المُلْكُ وَالدِّيْنُ تَوْأَمَانِ فَالدِّيْنُ أَصْلٌ وَالسُّلْطَانُ حَارِسٌ وَمَا لَا أَصْلَ لَهُ فَمَهْدُوْمٌ وَمَا لَا حَارِسَ لَهُ فَضَائِعٌ

“Kekuasaan (negara) dan agama merupakan dua saudara kembar. Agama adalah landasan, sedangkan kekuasaan adalah pemelihara. Sesuatu tanpa landasan akan roboh. Sedangkan sesuatu tanpa pemelihara akan lenyap.”

Negara Kesatuan Republik Indonesia (NKRI) yang kini kita diami adalah hasil kesepakatan bangsa (mu’ahadah wathaniyyah), dengan Pancasila sebagai dasar negara. Ia dibangun atas janji bersama, termasuk di dalamnya mayoritas umat Islam. Bahkan, sebagian perumus Pancasila adalah para tokoh dan ulama Muslim. Karena itu, sebagai penganut agama yang sangat menghormati janji, seluruh umat Islam wajib mentaati dasar tersebut, apalagi tak nilai-nilai di dalamnya selaras dengan substansi ajaran Islam. Rasulullah shallallâhu ‘alaihi wasallam bersabda:

المُسْلِمُوْنَ عَلىَ شُرُوْطِهِمْ

Artinya: “Kaum Muslimin itu berdasar pada syarat-syarat (kesepakatan) mereka.” (HR Al-Baihaqi dari Abi Hurairah)

Indonesia memang bukan Negara Islam (dawlah Islamiyyah), akan tetapi sah menurut pandangan Islam. Demikian pula Pancasila sebagai dasar negara, walaupun bukan selevel syari’at/agama, namun ia tidak bertentangan, bahkan selaras dengan prinsip-prinsip Islam. Sebagai konsekuensi sahnya NKRI, maka segenap elemen bangsa wajib mempertahankan dan membela kedaulatannya. Pemerintah dan rakyat memiliki hak dan kewajibannya masing-masing. Kewajiban utama pemerintah ialah mewujudkan kemakmuran dan kesejahteraan rakyatnya secara berkeadilan dan berketuhanan. Sedangkan kewajiban rakyat ialah taat kepada pemimpin sepanjang tidak bertentangan dengan ajaran Islam.

*DATA YANG DISEDIAKAN*.
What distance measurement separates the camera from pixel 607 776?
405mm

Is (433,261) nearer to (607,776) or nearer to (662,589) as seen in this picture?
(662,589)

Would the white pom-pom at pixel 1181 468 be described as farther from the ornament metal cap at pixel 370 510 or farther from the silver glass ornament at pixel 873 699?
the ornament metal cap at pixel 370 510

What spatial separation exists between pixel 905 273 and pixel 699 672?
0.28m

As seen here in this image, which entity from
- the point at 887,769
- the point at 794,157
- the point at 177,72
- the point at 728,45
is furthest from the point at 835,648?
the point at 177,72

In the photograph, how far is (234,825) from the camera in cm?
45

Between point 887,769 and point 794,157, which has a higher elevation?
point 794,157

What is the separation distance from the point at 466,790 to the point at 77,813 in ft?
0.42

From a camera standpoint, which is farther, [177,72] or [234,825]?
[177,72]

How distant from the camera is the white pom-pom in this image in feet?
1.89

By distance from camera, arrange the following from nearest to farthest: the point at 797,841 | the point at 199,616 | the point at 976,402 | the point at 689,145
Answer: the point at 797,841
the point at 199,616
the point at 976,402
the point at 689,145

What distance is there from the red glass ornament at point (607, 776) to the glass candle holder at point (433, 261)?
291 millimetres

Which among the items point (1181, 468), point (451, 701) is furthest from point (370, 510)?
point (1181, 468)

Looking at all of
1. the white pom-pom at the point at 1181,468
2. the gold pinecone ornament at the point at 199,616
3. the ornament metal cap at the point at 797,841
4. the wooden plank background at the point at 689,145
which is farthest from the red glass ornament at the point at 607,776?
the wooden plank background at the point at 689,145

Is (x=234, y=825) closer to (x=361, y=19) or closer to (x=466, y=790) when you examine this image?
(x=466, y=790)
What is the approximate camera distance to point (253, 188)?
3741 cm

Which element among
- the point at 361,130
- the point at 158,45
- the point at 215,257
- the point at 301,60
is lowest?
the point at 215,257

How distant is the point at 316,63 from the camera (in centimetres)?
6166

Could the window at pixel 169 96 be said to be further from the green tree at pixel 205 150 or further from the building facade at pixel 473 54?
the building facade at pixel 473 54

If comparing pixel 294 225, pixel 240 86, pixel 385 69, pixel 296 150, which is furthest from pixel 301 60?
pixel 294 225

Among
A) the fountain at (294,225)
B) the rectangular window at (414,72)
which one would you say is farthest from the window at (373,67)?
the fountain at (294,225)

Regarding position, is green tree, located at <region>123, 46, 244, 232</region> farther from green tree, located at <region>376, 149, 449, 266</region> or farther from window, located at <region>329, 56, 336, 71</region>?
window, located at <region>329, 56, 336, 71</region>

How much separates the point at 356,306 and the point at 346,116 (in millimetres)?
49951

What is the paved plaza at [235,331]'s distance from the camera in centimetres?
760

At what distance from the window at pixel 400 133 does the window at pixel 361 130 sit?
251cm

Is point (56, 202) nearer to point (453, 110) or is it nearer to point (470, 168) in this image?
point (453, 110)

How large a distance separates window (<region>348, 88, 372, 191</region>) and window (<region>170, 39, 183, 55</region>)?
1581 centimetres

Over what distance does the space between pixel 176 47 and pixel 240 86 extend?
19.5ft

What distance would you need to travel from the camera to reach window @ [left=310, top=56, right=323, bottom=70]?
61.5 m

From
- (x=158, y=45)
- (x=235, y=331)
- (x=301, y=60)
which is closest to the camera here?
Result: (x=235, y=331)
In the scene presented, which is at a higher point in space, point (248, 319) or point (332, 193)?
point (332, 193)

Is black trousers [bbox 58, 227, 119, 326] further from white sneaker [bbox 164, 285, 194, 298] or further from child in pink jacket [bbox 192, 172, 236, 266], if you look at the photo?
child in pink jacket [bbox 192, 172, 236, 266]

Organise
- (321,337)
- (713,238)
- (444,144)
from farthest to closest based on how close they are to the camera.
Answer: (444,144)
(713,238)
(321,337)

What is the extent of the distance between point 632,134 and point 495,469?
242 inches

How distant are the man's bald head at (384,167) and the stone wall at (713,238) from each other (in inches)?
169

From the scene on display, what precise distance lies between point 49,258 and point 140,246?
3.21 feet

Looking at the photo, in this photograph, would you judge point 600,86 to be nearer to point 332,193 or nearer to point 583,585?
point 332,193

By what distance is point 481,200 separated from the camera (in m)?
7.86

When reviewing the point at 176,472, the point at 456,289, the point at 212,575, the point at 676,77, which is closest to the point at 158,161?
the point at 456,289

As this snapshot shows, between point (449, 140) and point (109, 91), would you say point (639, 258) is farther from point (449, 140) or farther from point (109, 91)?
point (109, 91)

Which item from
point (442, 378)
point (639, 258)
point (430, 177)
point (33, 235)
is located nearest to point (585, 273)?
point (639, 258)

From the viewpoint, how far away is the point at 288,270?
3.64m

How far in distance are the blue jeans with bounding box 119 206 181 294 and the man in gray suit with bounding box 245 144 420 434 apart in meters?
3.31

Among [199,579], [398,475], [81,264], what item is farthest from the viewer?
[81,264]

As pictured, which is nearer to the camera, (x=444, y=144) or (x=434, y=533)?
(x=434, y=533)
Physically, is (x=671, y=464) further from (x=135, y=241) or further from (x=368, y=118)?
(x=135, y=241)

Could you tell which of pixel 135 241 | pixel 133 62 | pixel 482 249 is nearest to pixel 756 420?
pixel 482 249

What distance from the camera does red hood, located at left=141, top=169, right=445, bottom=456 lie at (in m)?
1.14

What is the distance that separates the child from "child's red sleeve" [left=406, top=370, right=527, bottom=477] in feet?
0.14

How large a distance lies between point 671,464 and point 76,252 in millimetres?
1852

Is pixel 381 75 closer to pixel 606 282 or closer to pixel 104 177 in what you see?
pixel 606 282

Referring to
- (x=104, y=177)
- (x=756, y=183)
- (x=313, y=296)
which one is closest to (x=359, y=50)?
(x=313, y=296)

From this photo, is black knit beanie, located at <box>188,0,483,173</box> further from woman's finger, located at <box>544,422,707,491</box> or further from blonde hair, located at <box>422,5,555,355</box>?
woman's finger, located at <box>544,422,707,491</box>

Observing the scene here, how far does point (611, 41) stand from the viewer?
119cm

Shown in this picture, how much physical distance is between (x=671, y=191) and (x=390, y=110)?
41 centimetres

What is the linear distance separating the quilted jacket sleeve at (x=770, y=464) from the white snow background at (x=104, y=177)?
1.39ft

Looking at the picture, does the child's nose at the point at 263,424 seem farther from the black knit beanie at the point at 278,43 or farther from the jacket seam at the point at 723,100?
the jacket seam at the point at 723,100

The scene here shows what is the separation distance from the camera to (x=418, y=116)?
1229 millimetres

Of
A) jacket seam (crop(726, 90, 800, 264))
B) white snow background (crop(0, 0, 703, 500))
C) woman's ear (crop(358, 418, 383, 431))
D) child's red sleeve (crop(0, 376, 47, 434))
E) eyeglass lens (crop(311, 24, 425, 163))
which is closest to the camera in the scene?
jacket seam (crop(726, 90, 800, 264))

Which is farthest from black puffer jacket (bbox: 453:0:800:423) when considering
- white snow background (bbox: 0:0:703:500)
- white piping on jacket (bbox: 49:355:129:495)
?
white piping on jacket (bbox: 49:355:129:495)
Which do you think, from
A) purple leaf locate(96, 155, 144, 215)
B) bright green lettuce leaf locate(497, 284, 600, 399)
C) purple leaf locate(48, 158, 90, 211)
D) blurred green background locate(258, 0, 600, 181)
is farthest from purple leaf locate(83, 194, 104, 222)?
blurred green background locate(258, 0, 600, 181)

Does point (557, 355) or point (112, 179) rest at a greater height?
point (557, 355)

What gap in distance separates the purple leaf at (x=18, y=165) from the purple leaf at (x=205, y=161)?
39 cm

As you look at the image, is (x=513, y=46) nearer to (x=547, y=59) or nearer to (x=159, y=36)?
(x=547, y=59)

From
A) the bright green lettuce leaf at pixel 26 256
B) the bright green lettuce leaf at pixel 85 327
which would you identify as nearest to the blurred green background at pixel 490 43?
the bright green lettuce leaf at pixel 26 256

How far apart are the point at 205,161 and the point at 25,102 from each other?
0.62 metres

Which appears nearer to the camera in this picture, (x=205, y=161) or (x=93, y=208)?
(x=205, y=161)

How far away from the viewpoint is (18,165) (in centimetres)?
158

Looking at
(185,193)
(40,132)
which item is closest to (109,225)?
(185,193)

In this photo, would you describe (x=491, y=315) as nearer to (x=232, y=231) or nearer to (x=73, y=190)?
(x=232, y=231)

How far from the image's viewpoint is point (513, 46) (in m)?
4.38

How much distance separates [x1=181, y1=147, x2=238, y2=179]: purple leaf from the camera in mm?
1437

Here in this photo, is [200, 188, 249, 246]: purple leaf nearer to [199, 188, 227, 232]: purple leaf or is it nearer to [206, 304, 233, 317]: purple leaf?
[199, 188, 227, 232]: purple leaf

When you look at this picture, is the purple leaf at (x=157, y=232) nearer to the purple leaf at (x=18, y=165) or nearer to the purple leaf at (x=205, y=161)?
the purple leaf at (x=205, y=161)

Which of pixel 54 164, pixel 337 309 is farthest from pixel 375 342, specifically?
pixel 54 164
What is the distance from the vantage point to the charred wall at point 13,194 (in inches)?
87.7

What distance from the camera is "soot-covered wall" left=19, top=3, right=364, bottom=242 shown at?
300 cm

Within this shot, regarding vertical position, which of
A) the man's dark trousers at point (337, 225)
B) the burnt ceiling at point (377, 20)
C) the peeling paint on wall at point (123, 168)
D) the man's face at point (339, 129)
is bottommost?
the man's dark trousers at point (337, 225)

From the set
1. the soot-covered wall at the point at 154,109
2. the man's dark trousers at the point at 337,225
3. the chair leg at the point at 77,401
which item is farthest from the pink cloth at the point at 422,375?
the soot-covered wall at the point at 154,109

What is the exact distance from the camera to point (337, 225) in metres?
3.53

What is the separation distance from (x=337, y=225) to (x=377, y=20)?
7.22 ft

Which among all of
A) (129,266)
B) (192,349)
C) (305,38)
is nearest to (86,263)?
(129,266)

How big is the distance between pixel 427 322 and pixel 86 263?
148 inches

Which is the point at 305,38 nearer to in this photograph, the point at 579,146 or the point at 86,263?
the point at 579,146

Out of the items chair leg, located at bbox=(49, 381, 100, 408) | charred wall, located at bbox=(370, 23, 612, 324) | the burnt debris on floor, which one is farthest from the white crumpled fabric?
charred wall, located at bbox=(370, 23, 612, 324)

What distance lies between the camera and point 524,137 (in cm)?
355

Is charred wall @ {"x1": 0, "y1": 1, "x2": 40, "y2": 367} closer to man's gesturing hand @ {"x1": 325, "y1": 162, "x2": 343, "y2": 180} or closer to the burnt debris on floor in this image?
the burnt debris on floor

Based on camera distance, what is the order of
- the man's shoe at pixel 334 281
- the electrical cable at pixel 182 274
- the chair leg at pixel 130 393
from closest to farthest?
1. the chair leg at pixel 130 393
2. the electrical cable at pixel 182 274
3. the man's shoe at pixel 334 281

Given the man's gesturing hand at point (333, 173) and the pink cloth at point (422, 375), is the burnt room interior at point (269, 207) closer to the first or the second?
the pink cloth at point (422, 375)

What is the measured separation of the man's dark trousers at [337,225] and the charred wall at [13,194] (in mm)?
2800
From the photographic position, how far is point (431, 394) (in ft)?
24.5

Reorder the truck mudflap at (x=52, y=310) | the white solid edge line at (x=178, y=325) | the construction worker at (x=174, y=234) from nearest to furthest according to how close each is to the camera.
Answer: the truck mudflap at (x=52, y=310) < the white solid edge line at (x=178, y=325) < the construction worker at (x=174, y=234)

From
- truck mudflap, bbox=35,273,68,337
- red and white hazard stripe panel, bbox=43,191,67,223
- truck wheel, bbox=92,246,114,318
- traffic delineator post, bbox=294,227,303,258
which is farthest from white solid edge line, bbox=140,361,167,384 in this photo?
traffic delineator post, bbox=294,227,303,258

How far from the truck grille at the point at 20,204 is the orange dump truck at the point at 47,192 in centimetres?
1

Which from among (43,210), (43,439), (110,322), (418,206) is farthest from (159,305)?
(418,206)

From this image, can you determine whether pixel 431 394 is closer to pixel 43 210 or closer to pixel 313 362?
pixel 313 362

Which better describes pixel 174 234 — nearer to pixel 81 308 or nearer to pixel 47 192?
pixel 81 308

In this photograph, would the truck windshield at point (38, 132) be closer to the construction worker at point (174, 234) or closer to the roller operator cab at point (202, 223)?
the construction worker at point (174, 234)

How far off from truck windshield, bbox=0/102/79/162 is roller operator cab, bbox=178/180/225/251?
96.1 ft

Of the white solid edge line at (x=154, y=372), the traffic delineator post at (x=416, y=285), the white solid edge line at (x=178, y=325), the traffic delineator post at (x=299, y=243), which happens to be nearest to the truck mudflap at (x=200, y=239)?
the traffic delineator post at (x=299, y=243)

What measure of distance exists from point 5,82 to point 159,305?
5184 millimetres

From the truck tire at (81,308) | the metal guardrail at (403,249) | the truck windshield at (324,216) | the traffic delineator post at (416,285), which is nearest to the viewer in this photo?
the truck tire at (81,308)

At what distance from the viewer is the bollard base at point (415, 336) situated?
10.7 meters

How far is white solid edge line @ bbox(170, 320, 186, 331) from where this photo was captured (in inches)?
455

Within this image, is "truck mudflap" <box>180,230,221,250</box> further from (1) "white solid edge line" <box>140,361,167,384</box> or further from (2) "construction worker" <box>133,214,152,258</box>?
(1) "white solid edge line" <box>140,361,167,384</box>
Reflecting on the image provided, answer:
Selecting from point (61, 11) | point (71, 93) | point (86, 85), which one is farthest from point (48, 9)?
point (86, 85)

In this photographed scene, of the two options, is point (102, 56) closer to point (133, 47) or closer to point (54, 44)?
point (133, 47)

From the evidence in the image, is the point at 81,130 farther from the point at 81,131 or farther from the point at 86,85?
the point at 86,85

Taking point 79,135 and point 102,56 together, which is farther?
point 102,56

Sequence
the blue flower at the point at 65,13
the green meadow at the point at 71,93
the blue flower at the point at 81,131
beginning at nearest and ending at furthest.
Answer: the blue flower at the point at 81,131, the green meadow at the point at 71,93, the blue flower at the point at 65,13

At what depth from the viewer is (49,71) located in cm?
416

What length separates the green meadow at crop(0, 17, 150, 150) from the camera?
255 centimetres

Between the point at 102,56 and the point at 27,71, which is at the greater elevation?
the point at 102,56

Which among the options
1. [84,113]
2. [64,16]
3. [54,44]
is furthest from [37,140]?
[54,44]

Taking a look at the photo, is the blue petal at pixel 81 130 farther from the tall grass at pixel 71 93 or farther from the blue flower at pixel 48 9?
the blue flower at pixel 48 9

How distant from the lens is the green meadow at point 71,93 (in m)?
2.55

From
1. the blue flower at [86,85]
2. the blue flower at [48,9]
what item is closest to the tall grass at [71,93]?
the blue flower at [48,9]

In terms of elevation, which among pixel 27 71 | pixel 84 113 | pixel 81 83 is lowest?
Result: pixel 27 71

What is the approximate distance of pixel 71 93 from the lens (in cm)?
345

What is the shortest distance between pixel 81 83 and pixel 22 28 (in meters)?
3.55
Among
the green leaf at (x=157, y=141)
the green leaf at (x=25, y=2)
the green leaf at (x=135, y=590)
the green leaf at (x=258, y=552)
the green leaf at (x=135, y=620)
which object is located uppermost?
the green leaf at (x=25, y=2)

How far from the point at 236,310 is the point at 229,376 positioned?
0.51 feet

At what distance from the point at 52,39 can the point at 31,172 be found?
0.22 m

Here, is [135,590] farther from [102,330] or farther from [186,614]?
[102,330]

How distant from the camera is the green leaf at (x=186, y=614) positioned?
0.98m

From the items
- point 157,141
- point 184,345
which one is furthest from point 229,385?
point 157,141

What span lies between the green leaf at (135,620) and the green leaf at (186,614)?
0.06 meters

*TUGAS YANG DILAKSANAKAN*.
Ulangi bagian kutipan tentang agama dan negara secara persis, mulai dari kata-kata yang memuat "Indonesia memang bukan" dan berhenti setelah "dengan ajaran Islam.". Catatan di atas tidak diperlukan sama sekali.

*SEBAGAI TANGGAPAN*.
Indonesia memang bukan Negara Islam (dawlah Islamiyyah), akan tetapi sah menurut pandangan Islam. Demikian pula Pancasila sebagai dasar negara, walaupun bukan selevel syari’at/agama, namun ia tidak bertentangan, bahkan selaras dengan prinsip-prinsip Islam. Sebagai konsekuensi sahnya NKRI, maka segenap elemen bangsa wajib mempertahankan dan membela kedaulatannya. Pemerintah dan rakyat memiliki hak dan kewajibannya masing-masing. Kewajiban utama pemerintah ialah mewujudkan kemakmuran dan kesejahteraan rakyatnya secara berkeadilan dan berketuhanan. Sedangkan kewajiban rakyat ialah taat kepada pemimpin sepanjang tidak bertentangan dengan ajaran Islam.